部下からパワハラや過重労働とみなされることを恐れ、横暴と思われないように表面上の言葉づかいばかりを気にしすぎるあまり、実は部下のヤル気を削いでしまう。そんな話が少なくない。皆さんの職場でも、部下たちはヤル気をなくし、活力の乏しい沈滞ムードに陥っていないだろうか?(心理学博士、MP人間科学研究所代表 榎本博明)
池井戸潤の原作によるテレビドラマはどれも人気だ。「下町ロケット」を見ても「陸王」を見ても、その舞台となる職場には活力があふれている。ところが現実の職場に目を向けると、あれほど気持ちがつながり一致団結するようなことはなかなかないだろうし、あそこまで活力があふれる職場も滅多にあるものではない。
とはいえ、あの類いの人気ドラマほどではないものの、従業員のヤル気がみなぎっている職場も実際にはある。その一方で、活力の乏しい沈滞ムードの職場もある。
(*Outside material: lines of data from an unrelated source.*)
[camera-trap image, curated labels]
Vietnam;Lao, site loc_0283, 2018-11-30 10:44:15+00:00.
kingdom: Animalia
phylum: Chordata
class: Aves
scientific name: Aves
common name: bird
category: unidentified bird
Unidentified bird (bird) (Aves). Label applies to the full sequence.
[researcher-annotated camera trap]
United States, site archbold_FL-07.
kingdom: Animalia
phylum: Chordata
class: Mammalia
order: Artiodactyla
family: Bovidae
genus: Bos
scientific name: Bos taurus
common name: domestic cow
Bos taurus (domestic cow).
その違いは、部下たちの言い分を聞くと上司のちょっとした言動にあることがよくわかる。なぜか部下のヤル気を削ぐような言い方をする上司が、意外にも多いようなのだ。
上司のちょっとした言葉が
職場の活力を大きく左右する
「これならあなたにも無理なくできると思うんですけど、やってもらえますか」
「そう難しい仕事ではないので、あなたにお願いします」
このような言い方で仕事を与えられて、果たしてあなたはヤル気が出るだろうか。
「仕事ができないとみなされている」
「まったく期待されていない」
そのように受け止めるのが普通だろう。